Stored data
★ ★ ★ ★ ★

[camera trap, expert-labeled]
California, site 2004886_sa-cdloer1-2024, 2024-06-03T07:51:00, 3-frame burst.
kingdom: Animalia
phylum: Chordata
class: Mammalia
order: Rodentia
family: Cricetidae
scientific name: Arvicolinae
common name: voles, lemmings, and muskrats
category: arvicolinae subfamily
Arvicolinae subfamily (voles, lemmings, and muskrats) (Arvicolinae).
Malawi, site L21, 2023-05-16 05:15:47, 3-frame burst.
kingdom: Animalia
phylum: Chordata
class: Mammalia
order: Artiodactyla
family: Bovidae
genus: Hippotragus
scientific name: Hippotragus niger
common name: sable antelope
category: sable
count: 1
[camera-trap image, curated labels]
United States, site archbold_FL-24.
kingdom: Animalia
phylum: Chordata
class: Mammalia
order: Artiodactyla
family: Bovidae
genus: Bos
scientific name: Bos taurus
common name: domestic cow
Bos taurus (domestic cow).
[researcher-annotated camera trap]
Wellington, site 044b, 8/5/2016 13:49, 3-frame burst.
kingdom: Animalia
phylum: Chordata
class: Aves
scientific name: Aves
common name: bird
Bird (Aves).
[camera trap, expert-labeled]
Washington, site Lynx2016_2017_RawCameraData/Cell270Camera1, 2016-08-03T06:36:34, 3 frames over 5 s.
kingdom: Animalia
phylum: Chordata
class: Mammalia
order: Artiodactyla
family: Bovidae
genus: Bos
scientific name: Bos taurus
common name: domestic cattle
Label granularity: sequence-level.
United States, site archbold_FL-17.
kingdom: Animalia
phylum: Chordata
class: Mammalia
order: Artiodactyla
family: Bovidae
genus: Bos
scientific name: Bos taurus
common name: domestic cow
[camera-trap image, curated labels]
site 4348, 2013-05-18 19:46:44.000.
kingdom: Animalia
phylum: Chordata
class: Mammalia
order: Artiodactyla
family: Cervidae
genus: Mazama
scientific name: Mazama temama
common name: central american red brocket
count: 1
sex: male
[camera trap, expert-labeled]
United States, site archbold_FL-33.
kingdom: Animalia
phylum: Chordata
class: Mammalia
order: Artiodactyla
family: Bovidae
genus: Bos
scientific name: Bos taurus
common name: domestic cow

★ ★ ★ ★ ★

**Task statement**
The full set of records above must be reproduced exactly in the reply.

**Output for this task**
[camera trap, expert-labeled]
California, site 2004886_sa-cdloer1-2024, 2024-06-03T07:51:00, 3-frame burst.
kingdom: Animalia
phylum: Chordata
class: Mammalia
order: Rodentia
family: Cricetidae
scientific name: Arvicolinae
common name: voles, lemmings, and muskrats
category: arvicolinae subfamily
Arvicolinae subfamily (voles, lemmings, and muskrats) (Arvicolinae).
Malawi, site L21, 2023-05-16 05:15:47, 3-frame burst.
kingdom: Animalia
phylum: Chordata
class: Mammalia
order: Artiodactyla
family: Bovidae
genus: Hippotragus
scientific name: Hippotragus niger
common name: sable antelope
category: sable
count: 1
[camera-trap image, curated labels]
United States, site archbold_FL-24.
kingdom: Animalia
phylum: Chordata
class: Mammalia
order: Artiodactyla
family: Bovidae
genus: Bos
scientific name: Bos taurus
common name: domestic cow
Bos taurus (domestic cow).
[researcher-annotated camera trap]
Wellington, site 044b, 8/5/2016 13:49, 3-frame burst.
kingdom: Animalia
phylum: Chordata
class: Aves
scientific name: Aves
common name: bird
Bird (Aves).
[camera trap, expert-labeled]
Washington, site Lynx2016_2017_RawCameraData/Cell270Camera1, 2016-08-03T06:36:34, 3 frames over 5 s.
kingdom: Animalia
phylum: Chordata
class: Mammalia
order: Artiodactyla
family: Bovidae
genus: Bos
scientific name: Bos taurus
common name: domestic cattle
Label granularity: sequence-level.
United States, site archbold_FL-17.
kingdom: Animalia
phylum: Chordata
class: Mammalia
order: Artiodactyla
family: Bovidae
genus: Bos
scientific name: Bos taurus
common name: domestic cow
[camera-trap image, curated labels]
site 4348, 2013-05-18 19:46:44.000.
kingdom: Animalia
phylum: Chordata
class: Mammalia
order: Artiodactyla
family: Cervidae
genus: Mazama
scientific name: Mazama temama
common name: central american red brocket
count: 1
sex: male
[camera trap, expert-labeled]
United States, site archbold_FL-33.
kingdom: Animalia
phylum: Chordata
class: Mammalia
order: Artiodactyla
family: Bovidae
genus: Bos
scientific name: Bos taurus
common name: domestic cow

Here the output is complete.